- PAGE TEXT -
• • • • • • •

The BizTalk Server 2004 documentation is rather scant on the topic of creating schemas overall, but, specifically, it is surprisingly poor at explaining the basic concepts behind the flat file extensions to the designer.
So, let’s try to clear up a few of the concepts by creating a simple, yet interesting Flat File schema that parses CSV (Comma-Separated-Values) file.
Let’s start with the basics: What rules are there for a CSV file, in plain text?
A CSV file contains a set of records, separated by a CR/LF pair (\r\n). Each record contains a set of fields separated by a comma (,). If a field contains either a comma, or a CR/LF, then it must be escaped by enclosing said feed between double quotes.
There is certainly more to a CSV file, but let’s use this definition for now to start this tutorial.
The first thing we need to do is create a new Schema, let’s call it "CSV". Once we created the schema, we need to tell BizTalk that is we want to enable the flat file designer. To do this, selecte the schema, open the properties window; find the "Schema Editor Extensions" property and enable the appropriate one, as presented in the following image:
Now, let’s rename the root node of the schema to a more sensible name, say "CSV"; this will be the root of the XML document generated from the CSV file contents. Since the CSV file contains a set of records, let’s add a new Record Element underneath the CSV node and call it "Record", as well.
The Record node can be repeated any number of times, so let’s set the minOccurs and maxOccurs properties as appropriate:
Each record is composed by a collection of fields, so we want to add those as well:
Now comes the interesting part, which is making it deal with the Flat File side of things. Let’s start inside out.

• • • • • • •

- DATASET SECTION -
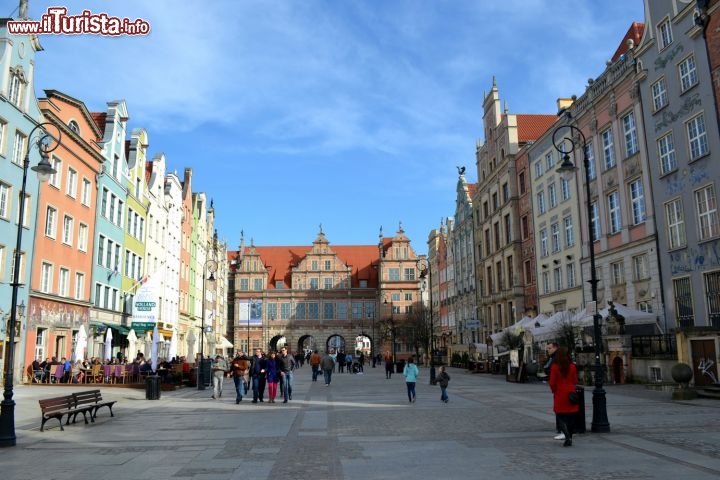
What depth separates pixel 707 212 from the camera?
2441cm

• • • • • • •

- GOAL -
Can you extract the stretch of the BizTalk tutorial from "The BizTalk Server" through "between double quotes."? The listing comes from a separate source.

- SOLUTION TO THIS EXERCISE -
The BizTalk Server 2004 documentation is rather scant on the topic of creating schemas overall, but, specifically, it is surprisingly poor at explaining the basic concepts behind the flat file extensions to the designer.
So, let’s try to clear up a few of the concepts by creating a simple, yet interesting Flat File schema that parses CSV (Comma-Separated-Values) file.
Let’s start with the basics: What rules are there for a CSV file, in plain text?
A CSV file contains a set of records, separated by a CR/LF pair (\r\n). Each record contains a set of fields separated by a comma (,). If a field contains either a comma, or a CR/LF, then it must be escaped by enclosing said feed between double quotes.